Cependant, il fallait se défendre d’un retour offensif des Chinois qui, dans le but de nous couper la retraite, accumulaient les obstacles en aval de la pointe de la Pagode. Nos marins surmontèrent toutes ces difficultés. À mesure que l’escadre descendait la rivière Min, en chaque point où elle rencontrait des batteries chinoises, la grosse artillerie de la Triomphante et du Dugay-Trouin commençait l’attaque, en battant méthodiquement chaque partie de l’ouvrage ennemi, et mettant successivement chacune de ses embrasures ou de ses pièces hors de service. Les canons de 14 centimètres de nos autres vaisseaux, appuyaient l’attaque ; enfin, sous la protection des petites pièces à tir rapide et des salves de mousqueterie de nos canonnières, une partie des compagnies de débarquement étaient jetées à terre, et tenaient en échec les troupes chinoises, pendant qu’une escouade de matelots torpilleurs brisaient les canons et affûts chinois, au moyen du fulmi-coton.

C’est en opérant ainsi que l’amiral Courbet ruina et franchit les solides fortifications des passes Mingan et Kimpaï.

Le 29 août, tous nos bâtiments sortaient victorieux de la rivière Min, après avoir perdu seulement 10 tués et 48 blessés.
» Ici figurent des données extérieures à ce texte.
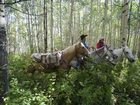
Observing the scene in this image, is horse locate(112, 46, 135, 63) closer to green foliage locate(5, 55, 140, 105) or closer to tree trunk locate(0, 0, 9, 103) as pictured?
green foliage locate(5, 55, 140, 105)

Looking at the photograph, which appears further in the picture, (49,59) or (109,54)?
(109,54)

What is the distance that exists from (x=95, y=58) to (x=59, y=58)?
1037mm

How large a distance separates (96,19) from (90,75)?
115ft

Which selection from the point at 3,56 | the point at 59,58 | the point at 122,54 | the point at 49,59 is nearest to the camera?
the point at 3,56

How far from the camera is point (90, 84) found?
695cm

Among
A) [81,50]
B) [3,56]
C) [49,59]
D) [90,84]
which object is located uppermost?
[3,56]

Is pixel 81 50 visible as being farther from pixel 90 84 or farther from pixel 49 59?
pixel 90 84

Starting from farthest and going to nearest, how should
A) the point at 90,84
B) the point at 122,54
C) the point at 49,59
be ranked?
the point at 122,54, the point at 49,59, the point at 90,84

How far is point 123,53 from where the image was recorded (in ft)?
29.1

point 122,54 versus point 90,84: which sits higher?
point 122,54

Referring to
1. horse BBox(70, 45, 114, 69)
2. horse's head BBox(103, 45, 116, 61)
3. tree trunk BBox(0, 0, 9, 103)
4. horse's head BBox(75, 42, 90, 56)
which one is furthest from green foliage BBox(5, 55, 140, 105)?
horse's head BBox(75, 42, 90, 56)

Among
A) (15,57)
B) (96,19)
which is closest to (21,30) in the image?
(96,19)

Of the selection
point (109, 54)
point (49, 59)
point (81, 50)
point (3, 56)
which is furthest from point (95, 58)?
point (3, 56)

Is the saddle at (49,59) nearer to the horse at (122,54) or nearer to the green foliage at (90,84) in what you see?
the green foliage at (90,84)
Mais pendant ces six jours de lutte, les 1 800 marins qui les montaient, électrisés par l’audace et l’intrépidité de leur chef, avaient accompli des prodiges.

Le 1er octobre, Courbet occupa Kelung sans grande résistance de la part des Chinois.

À partir de ce moment l’amiral dut se contenter d’occuper Kelung et de bloquer les autres ports de l’île de Formose.

Personne, en France, ne se doutait des héroïques actions de notre escadre de Chine, quand un brillant fait d’armes vint les rappeler avec éclat.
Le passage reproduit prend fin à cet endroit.